§ PROBLEM:
Reproduce the material below word for word, keeping every line in its original order.

START DATA FOR THIS TASK

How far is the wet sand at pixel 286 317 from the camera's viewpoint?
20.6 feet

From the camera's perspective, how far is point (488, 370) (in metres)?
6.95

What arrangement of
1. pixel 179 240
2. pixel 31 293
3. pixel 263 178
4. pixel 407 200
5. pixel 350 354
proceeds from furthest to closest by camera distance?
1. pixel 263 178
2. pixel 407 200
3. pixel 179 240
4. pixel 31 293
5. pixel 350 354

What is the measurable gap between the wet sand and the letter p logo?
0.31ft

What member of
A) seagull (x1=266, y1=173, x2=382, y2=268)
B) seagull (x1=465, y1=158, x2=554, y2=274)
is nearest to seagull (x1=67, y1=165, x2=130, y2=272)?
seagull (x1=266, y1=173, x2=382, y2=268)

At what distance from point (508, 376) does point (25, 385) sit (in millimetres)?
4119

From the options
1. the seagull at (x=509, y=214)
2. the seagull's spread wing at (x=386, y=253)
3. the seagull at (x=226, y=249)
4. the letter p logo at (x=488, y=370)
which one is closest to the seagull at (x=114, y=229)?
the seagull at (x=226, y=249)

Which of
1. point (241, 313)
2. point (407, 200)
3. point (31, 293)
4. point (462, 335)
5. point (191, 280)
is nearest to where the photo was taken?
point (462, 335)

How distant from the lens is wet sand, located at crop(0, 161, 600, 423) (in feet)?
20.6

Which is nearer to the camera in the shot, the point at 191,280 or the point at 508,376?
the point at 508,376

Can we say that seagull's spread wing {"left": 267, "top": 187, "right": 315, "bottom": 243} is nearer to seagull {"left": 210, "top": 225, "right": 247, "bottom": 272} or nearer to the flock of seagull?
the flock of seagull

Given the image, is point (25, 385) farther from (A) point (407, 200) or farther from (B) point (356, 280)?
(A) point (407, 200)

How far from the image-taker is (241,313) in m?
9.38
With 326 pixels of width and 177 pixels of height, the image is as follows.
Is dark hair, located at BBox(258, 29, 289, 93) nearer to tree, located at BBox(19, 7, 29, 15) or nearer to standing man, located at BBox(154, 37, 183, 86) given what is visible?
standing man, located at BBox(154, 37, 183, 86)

END DATA FOR THIS TASK

§ THE REPLY:
How far is the wet sand at pixel 286 317 from the camera's viewpoint?
20.6 feet

From the camera's perspective, how far is point (488, 370) (in metres)?
6.95

What arrangement of
1. pixel 179 240
2. pixel 31 293
3. pixel 263 178
4. pixel 407 200
5. pixel 350 354
proceeds from furthest to closest by camera distance?
1. pixel 263 178
2. pixel 407 200
3. pixel 179 240
4. pixel 31 293
5. pixel 350 354

What is the measurable gap between the wet sand and the letter p logo?
0.31ft

What member of
A) seagull (x1=266, y1=173, x2=382, y2=268)
B) seagull (x1=465, y1=158, x2=554, y2=274)
is nearest to seagull (x1=67, y1=165, x2=130, y2=272)?
seagull (x1=266, y1=173, x2=382, y2=268)

At what distance from point (508, 376) does point (25, 385) sit (in millimetres)?
4119

From the options
1. the seagull at (x=509, y=214)
2. the seagull's spread wing at (x=386, y=253)
3. the seagull at (x=226, y=249)
4. the letter p logo at (x=488, y=370)
which one is closest to the seagull at (x=114, y=229)?
the seagull at (x=226, y=249)

Which of
1. point (241, 313)
2. point (407, 200)
3. point (31, 293)
4. point (462, 335)
5. point (191, 280)
is nearest to where the photo was taken?
point (462, 335)

How distant from the lens is wet sand, located at crop(0, 161, 600, 423) (in feet)?
20.6

Which is nearer to the camera in the shot, the point at 191,280 or the point at 508,376?
the point at 508,376

Can we say that seagull's spread wing {"left": 267, "top": 187, "right": 315, "bottom": 243} is nearer to seagull {"left": 210, "top": 225, "right": 247, "bottom": 272} or nearer to the flock of seagull?
the flock of seagull

Given the image, is point (25, 385) farther from (A) point (407, 200) or farther from (B) point (356, 280)?
(A) point (407, 200)

How far from the image-taker is (241,313) in m?
9.38
With 326 pixels of width and 177 pixels of height, the image is as follows.
Is dark hair, located at BBox(258, 29, 289, 93) nearer to tree, located at BBox(19, 7, 29, 15) or nearer to standing man, located at BBox(154, 37, 183, 86) given what is visible?
standing man, located at BBox(154, 37, 183, 86)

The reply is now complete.